* [REQUIRED WORK]
Write out the records once more, exactly as given.

Top of RECORDED INFORMATION

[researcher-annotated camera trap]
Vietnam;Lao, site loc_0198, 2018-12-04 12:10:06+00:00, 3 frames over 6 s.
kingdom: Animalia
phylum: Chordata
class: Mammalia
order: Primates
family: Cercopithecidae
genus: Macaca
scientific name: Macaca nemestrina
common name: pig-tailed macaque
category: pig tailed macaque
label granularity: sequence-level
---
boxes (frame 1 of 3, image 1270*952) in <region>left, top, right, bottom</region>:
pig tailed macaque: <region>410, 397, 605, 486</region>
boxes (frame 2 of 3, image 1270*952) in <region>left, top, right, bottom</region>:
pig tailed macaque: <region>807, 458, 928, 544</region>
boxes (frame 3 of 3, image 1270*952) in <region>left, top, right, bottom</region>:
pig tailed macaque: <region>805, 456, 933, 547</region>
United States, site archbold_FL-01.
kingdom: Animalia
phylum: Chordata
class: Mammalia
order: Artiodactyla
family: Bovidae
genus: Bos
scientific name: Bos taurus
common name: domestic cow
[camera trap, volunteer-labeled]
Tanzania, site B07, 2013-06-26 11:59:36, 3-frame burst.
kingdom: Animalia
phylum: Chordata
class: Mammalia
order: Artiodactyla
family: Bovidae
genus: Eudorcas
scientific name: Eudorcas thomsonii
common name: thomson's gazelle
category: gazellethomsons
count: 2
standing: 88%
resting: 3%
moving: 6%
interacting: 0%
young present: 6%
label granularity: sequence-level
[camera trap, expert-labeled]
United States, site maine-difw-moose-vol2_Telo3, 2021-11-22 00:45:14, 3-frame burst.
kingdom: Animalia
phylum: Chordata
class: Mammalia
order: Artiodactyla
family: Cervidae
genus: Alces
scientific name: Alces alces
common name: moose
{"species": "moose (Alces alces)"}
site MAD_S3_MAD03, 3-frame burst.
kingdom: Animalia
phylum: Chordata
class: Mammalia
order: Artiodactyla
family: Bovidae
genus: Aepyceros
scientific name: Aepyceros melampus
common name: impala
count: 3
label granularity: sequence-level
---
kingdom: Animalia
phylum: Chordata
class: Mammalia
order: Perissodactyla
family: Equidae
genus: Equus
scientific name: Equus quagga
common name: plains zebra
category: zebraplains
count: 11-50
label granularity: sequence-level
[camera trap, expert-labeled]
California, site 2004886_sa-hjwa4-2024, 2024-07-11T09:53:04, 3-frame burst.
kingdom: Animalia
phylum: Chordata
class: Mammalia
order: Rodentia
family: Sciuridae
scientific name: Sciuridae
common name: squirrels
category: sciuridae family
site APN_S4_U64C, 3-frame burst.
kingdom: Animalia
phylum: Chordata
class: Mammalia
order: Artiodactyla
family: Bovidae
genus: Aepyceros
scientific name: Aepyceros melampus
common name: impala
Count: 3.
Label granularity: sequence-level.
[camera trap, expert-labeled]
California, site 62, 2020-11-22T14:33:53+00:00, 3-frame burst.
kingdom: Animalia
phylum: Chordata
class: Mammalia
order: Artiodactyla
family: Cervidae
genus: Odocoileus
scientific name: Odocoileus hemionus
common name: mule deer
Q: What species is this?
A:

Bottom of RECORDED INFORMATION

* [SOLUTION FOR THIS TASK]
[researcher-annotated camera trap]
Vietnam;Lao, site loc_0198, 2018-12-04 12:10:06+00:00, 3 frames over 6 s.
kingdom: Animalia
phylum: Chordata
class: Mammalia
order: Primates
family: Cercopithecidae
genus: Macaca
scientific name: Macaca nemestrina
common name: pig-tailed macaque
category: pig tailed macaque
label granularity: sequence-level
---
boxes (frame 1 of 3, image 1270*952) in <region>left, top, right, bottom</region>:
pig tailed macaque: <region>410, 397, 605, 486</region>
boxes (frame 2 of 3, image 1270*952) in <region>left, top, right, bottom</region>:
pig tailed macaque: <region>807, 458, 928, 544</region>
boxes (frame 3 of 3, image 1270*952) in <region>left, top, right, bottom</region>:
pig tailed macaque: <region>805, 456, 933, 547</region>
United States, site archbold_FL-01.
kingdom: Animalia
phylum: Chordata
class: Mammalia
order: Artiodactyla
family: Bovidae
genus: Bos
scientific name: Bos taurus
common name: domestic cow
[camera trap, volunteer-labeled]
Tanzania, site B07, 2013-06-26 11:59:36, 3-frame burst.
kingdom: Animalia
phylum: Chordata
class: Mammalia
order: Artiodactyla
family: Bovidae
genus: Eudorcas
scientific name: Eudorcas thomsonii
common name: thomson's gazelle
category: gazellethomsons
count: 2
standing: 88%
resting: 3%
moving: 6%
interacting: 0%
young present: 6%
label granularity: sequence-level
[camera trap, expert-labeled]
United States, site maine-difw-moose-vol2_Telo3, 2021-11-22 00:45:14, 3-frame burst.
kingdom: Animalia
phylum: Chordata
class: Mammalia
order: Artiodactyla
family: Cervidae
genus: Alces
scientific name: Alces alces
common name: moose
{"species": "moose (Alces alces)"}
site MAD_S3_MAD03, 3-frame burst.
kingdom: Animalia
phylum: Chordata
class: Mammalia
order: Artiodactyla
family: Bovidae
genus: Aepyceros
scientific name: Aepyceros melampus
common name: impala
count: 3
label granularity: sequence-level
---
kingdom: Animalia
phylum: Chordata
class: Mammalia
order: Perissodactyla
family: Equidae
genus: Equus
scientific name: Equus quagga
common name: plains zebra
category: zebraplains
count: 11-50
label granularity: sequence-level
[camera trap, expert-labeled]
California, site 2004886_sa-hjwa4-2024, 2024-07-11T09:53:04, 3-frame burst.
kingdom: Animalia
phylum: Chordata
class: Mammalia
order: Rodentia
family: Sciuridae
scientific name: Sciuridae
common name: squirrels
category: sciuridae family
site APN_S4_U64C, 3-frame burst.
kingdom: Animalia
phylum: Chordata
class: Mammalia
order: Artiodactyla
family: Bovidae
genus: Aepyceros
scientific name: Aepyceros melampus
common name: impala
Count: 3.
Label granularity: sequence-level.
[camera trap, expert-labeled]
California, site 62, 2020-11-22T14:33:53+00:00, 3-frame burst.
kingdom: Animalia
phylum: Chordata
class: Mammalia
order: Artiodactyla
family: Cervidae
genus: Odocoileus
scientific name: Odocoileus hemionus
common name: mule deer
Q: What species is this?
A:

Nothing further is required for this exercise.